Complete Mitochondrial Genome of Suwallia teleckojensis (Plecoptera: Chloroperlidae) and Implications for the Higher Phylogeny of Stoneflies

Abstract

Stoneflies comprise an ancient group of insects, but the phylogenetic position of Plecoptera and phylogenetic relations within Plecoptera have long been controversial, and more molecular data is required to reconstruct precise phylogeny. Herein, we present the complete mitogenome of a stonefly, Suwallia teleckojensis, which is 16146 bp in length and consists of 13 protein-coding genes (PCGs), 2 ribosomal RNAs (rRNAs), 22 transfer RNAs (tRNAs) and a control region (CR). Most PCGs initiate with the standard start codon ATN. However, ND5 and ND1 started with GTG and TTG. Typical termination codons TAA and TAG were found in eleven PCGs, and the remaining two PCGs (COII and ND5) have incomplete termination codons. All transfer RNA genes (tRNAs) have the classic cloverleaf secondary structures, with the exception of tRNA^Ser(AGN), which lacks the dihydrouridine (DHU) arm. Secondary structures of the two ribosomal RNAs were shown referring to previous models. A large tandem repeat region, two potential stem-loop (SL) structures, Poly N structure (2 poly-A, 1 poly-T and 1 poly-C), and four conserved sequence blocks (CSBs) were detected in the control region. Finally, both maximum likelihood (ML) and Bayesian inference (BI) analyses suggested that the Capniidae was monophyletic, and the other five stonefly families form a monophyletic group. In this study, S. teleckojensis was closely related to Sweltsa longistyla, and Chloroperlidae and Perlidae were herein supported to be a sister group.

Keywords: Chloroperlidae; Plecoptera; Suwallia teleckojensis; mitochondrial genome; phylogenetics.

Figure A1

Phylogenetic trees generated from different datasets and methods. (A) The tree was obtained by BI analysis of the PCG13 dataset. (B) The tree was obtained by ML analysis of the PCG13 dataset. (C) The tree was obtained by BI analysis of the PCGR dataset. (D) The tree was obtained by ML analysis of the PCGR dataset.

Figure 1

Map of the mitochondrial genome of S. teleckojensis. Direction of gene transcription is indicated by the arrows.
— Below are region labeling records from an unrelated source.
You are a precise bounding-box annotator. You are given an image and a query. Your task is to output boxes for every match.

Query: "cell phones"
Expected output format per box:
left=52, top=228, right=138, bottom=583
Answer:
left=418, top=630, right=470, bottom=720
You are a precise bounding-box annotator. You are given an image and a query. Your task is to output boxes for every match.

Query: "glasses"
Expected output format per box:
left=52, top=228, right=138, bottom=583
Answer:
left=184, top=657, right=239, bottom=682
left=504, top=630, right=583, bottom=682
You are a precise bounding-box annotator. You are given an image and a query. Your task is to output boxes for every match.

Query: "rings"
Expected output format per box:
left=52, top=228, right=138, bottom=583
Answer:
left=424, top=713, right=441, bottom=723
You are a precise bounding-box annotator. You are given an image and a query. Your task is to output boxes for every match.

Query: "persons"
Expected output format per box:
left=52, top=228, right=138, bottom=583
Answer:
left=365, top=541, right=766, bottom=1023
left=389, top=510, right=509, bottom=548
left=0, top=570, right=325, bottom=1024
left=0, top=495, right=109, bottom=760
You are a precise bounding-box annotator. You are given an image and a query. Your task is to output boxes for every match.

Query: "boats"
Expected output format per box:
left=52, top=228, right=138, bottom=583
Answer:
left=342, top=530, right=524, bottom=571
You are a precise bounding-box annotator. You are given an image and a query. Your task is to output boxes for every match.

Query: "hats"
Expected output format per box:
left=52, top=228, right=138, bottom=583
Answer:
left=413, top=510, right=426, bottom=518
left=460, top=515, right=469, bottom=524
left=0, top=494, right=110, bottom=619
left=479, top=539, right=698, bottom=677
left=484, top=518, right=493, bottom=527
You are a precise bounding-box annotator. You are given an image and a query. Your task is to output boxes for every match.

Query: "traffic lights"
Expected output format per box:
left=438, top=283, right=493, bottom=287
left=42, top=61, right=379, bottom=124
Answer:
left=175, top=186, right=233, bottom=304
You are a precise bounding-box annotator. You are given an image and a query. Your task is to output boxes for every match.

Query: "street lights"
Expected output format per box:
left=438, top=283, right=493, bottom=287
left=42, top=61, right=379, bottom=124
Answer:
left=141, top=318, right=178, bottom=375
Protein-coding genes (PCGs) are shown as blue arrows, rRNA genes as purple arrows, tRNA genes as red arrows, and control region (CR) as gray arrows. tRNA genes are labeled according to single-letter IUPAC-IUB abbreviations (L1: UUR, L2: CUN, S1: AGN, S2: UCN). The GC content is plotted using a black sliding window, as the deviation from the average GC content of the entire sequence. GC skew is plotted as the deviation from the average GC skew of the entire sequence.

Figure 2

Secondary structures of 22 tRNAs of S. teleckojensis. All tRNAs are labeled with the abbreviations of their corresponding amino acids. Dashes (–) indicate Watson−Crick base pairing and dots (•) indicate G−U base pairing.

Figure 3

Predicted secondary structure of the lrRNA gene in S. teleckojensis. Roman numerals represent the conserved domain structures. Dashes (–) indicate Watson–Crick base pairings and dots (•) indicates G–U base pairing. I–VI indicate six domains in the secondary structure of lrRNA.

Figure 4

Predicted secondary structure of the srRNA gene in S. teleckojensis. Roman numerals denote the conserved domain structure. Dashes (−) indicate Watson-Crick base pairing and dots (•) indicate G–U base pairing. I–III indicate three domains in the secondary structure of srRNA.

Figure 5

Control region of the S. teleckojensis mitogenome. (A) Structure elements found in the control region of S. teleckojensis. (B) Putative stem-loop structures found in the control region of S. teleckojensis.

Figure 6

The alignment of conserved structural elements of CRs among stoneflies. Sequence identity among species was indicated by colored boxes. CSB1–4 indicates four conserved sequence blocks in the CRs. Blue color means 100% sequnce identity. Pink color means 75% sequnce identity. Green color means 50% sequnce identity.

Figure 7

Phylogenetic tree of the 16 sequenced stoneflies. Bayesian inference and Maximum Likelihood Analysis inferred from PCGs and PCGR supported the same topological structure. Values at nodes are ML bootstrap values and Bayesian posterior probabilities using the PCG13 (up) and PCGR (down) datasets. The tree was rooted with two outgroups (P. youi and I. ignota).